## Problem to work on:
As an exercise, transcribe the data below in full and exactly, omitting pictures.

*** Exercise data ***

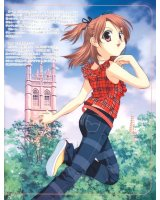 BUY NEW sister princess - 16085 Premium Anime Print Poster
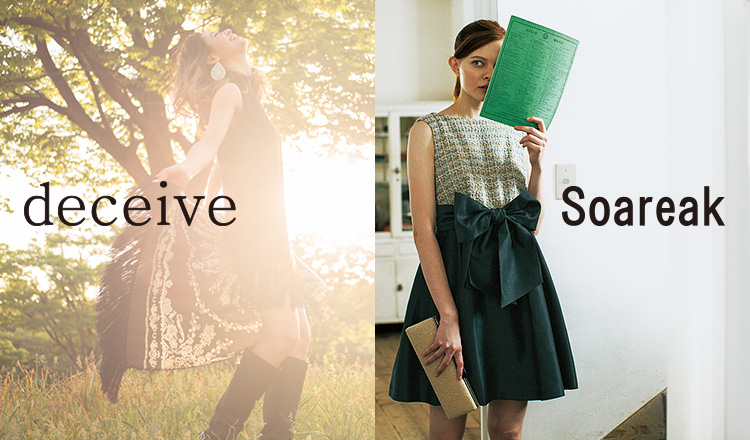 SOAREAK/DECEIVE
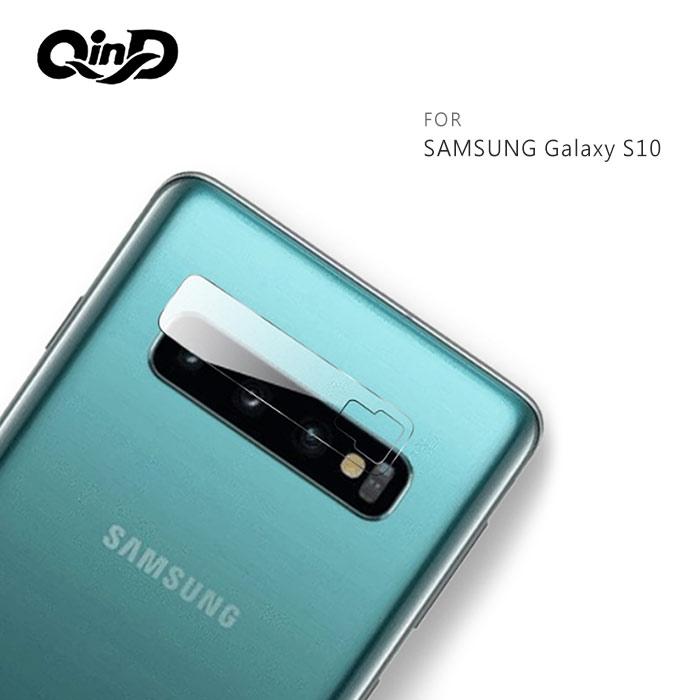 QinD SAMSUNG Galaxy S10 鏡頭玻璃貼(兩片裝)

*** End of Exercise data ***

## Solved problem:
 BUY NEW sister princess - 16085 Premium Anime Print Poster
 SOAREAK/DECEIVE
 QinD SAMSUNG Galaxy S10 鏡頭玻璃貼(兩片裝)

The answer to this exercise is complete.